As Republican candidates and elected officials swallow the News Corp Kool-Aid, there is more circular firing going around. Former Senator Chuck Hagel (R-NE) claimed to be disgusted by his former colleagues' conduct around the debt ceiling fiasco, and conservative columnist David Brooks penned "The Mother of All No-Brainers" about the Republican intransigence on the same matter. Former Senator Danforth (R-MO) was "embarrassed" by the Republican presidential primary debates, and a Greek chorus of Republicans came out against former Speaker of the House Newt Gingrich running for president.

But topping the ship-is-burning-and-rats-are-leaping department came the Mike Lofgren essay, "Goodbye to All That: Reflections of a GOP operative who left the Cult." This lengthy and literate indictment stressed that political "rottenness" is by far the art of the Republicans. Their objective behind the use of the Senate filibuster, he states, has been the destruction of government effectiveness as a way to enhance the party which is "programmatically against government."

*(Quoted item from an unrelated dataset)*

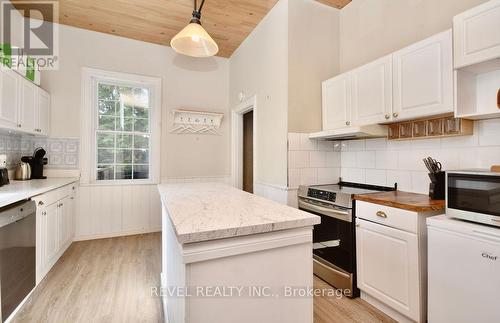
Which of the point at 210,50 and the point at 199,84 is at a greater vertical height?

And in hating government, what could be more hated than regulations to address climate change? On this, Republican candidates take it as doctrine that climate change cannot come from a naturally occurring gas -- even if that gas would kill you in minutes if you tied a plastic bag around your head. It seems they're heeding conservative think tanks that host conferences on the dark theme that the crisis has been invented to crush capitalism and enact "red marxist socioeconomic doctrine." Better to believe that scientists who earn ordinary salaries are pumping up climate conspiracies for the money (in spite of several official exonerations on "Climategate"), while fossil fuel companies earning billions per quarter can't possibly be funding so-called skeptics opposing climate change consensus (they are). The fossil companies have therefore won unanimous Republican votes to keep up their subsidies, and Rep. Cliff Stearns (R-FL) crowed our nation can't compete with China in clean tech. American exceptionalism be damned if it means Republicans have to cross swords with their fossil fuel funders like Big Coal, which has kept House Speaker Boehner on intravenous drip.

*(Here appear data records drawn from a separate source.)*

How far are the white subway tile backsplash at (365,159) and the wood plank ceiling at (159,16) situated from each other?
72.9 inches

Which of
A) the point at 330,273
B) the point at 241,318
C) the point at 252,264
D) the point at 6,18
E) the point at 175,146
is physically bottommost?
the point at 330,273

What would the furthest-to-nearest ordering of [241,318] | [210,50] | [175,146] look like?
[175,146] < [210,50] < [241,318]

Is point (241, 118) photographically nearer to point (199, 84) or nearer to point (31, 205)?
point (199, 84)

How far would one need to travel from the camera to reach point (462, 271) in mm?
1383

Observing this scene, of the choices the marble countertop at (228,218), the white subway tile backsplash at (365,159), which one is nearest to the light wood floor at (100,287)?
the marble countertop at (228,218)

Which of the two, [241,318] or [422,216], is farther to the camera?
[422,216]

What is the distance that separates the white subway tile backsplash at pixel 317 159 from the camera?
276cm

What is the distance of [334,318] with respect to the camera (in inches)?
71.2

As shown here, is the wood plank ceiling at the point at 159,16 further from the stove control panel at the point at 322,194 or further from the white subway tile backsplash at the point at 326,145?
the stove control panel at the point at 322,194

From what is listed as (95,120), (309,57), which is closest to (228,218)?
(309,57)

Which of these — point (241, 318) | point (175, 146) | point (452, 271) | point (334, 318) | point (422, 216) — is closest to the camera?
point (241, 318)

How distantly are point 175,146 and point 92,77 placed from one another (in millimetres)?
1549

In a refreshing win for reality, the Republican attack on the Environmental Protection Agency has drawn big resistance. A Journal editorial whipping fear about reduced electric reliability stemming from new EPA mercury rules drew angry letters from executives of major utilities blasting the Journal's assertions and defending the rules. David Brooks and others have shredded the Republican argument that regulations crush jobs. Manufacturers of appliances and light bulbs in line for higher efficiency regulations have squawked at Congress to be sure the regulations stay on track.

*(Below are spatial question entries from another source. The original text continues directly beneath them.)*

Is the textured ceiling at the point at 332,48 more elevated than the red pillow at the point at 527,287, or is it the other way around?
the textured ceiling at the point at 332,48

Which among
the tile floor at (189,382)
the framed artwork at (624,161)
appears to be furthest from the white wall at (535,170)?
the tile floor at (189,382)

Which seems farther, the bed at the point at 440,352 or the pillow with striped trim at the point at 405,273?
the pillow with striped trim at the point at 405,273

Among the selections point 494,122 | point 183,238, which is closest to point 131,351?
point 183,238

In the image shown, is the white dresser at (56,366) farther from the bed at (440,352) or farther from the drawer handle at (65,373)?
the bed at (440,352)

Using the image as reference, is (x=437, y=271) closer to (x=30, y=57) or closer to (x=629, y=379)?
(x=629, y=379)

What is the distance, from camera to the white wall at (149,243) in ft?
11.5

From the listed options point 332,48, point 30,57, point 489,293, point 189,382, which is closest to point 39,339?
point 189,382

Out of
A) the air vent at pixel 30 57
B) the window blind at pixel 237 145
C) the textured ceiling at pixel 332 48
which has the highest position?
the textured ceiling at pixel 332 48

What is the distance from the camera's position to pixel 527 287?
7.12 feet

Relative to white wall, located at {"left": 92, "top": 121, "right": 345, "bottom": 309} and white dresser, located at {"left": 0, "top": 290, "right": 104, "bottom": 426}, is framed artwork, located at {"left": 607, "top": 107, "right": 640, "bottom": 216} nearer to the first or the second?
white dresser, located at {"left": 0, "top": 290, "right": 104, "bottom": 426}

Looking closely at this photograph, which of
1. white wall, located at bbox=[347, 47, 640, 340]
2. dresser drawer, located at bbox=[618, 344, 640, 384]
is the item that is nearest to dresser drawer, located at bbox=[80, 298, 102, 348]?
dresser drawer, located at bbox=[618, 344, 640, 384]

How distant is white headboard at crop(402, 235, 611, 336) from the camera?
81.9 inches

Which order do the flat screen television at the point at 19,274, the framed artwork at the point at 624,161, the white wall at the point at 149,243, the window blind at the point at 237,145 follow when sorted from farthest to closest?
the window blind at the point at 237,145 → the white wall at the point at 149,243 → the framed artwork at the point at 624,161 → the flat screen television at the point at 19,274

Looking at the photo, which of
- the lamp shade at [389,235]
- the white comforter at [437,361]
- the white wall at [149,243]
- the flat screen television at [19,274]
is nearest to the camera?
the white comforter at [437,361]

Frum frames the GOP as being mired with too many denialist dinosaurs and the party's reply even to public opinion seems to be "polls schmolls." In a Colorado College study, 71 percent of respondents from the Tea Party say that environmental regulations can coexist with a strong economy, and a League of Conservation Voters poll also revealed that 71 percent do support EPA regulations of carbon dioxide, including majority support among Republican voters.

At Halloween, the planet slid into the frightening fact of having seven billion human mouths to feed as food prices are hitting record highs and fresh water supplies are in decline. In response, Republicans in the U.S., where the earth's resources are devoured at unethical proportions, have responded by attacking Planned Parenthood. Thankfully on this we also see glimmers of pushback in ultra-conservative bastions such as Mississippi which trounced by a wide margin a personhood amendment like the one defeated twice on the ballot here in Colorado, and evangelical leader Richard Cizik has announced that family planning with birth control is morally laudable for protecting women, families and the unborn.

Those who are conservationist Republicans, independent, moderate, progressive, liberal and green should make it their cause to turn the tables in the next election on this clown car party which seems intent on stuffing the world into a cannon and shooting it into oblivion. The only ones belonging in the cannon are the clowns themselves.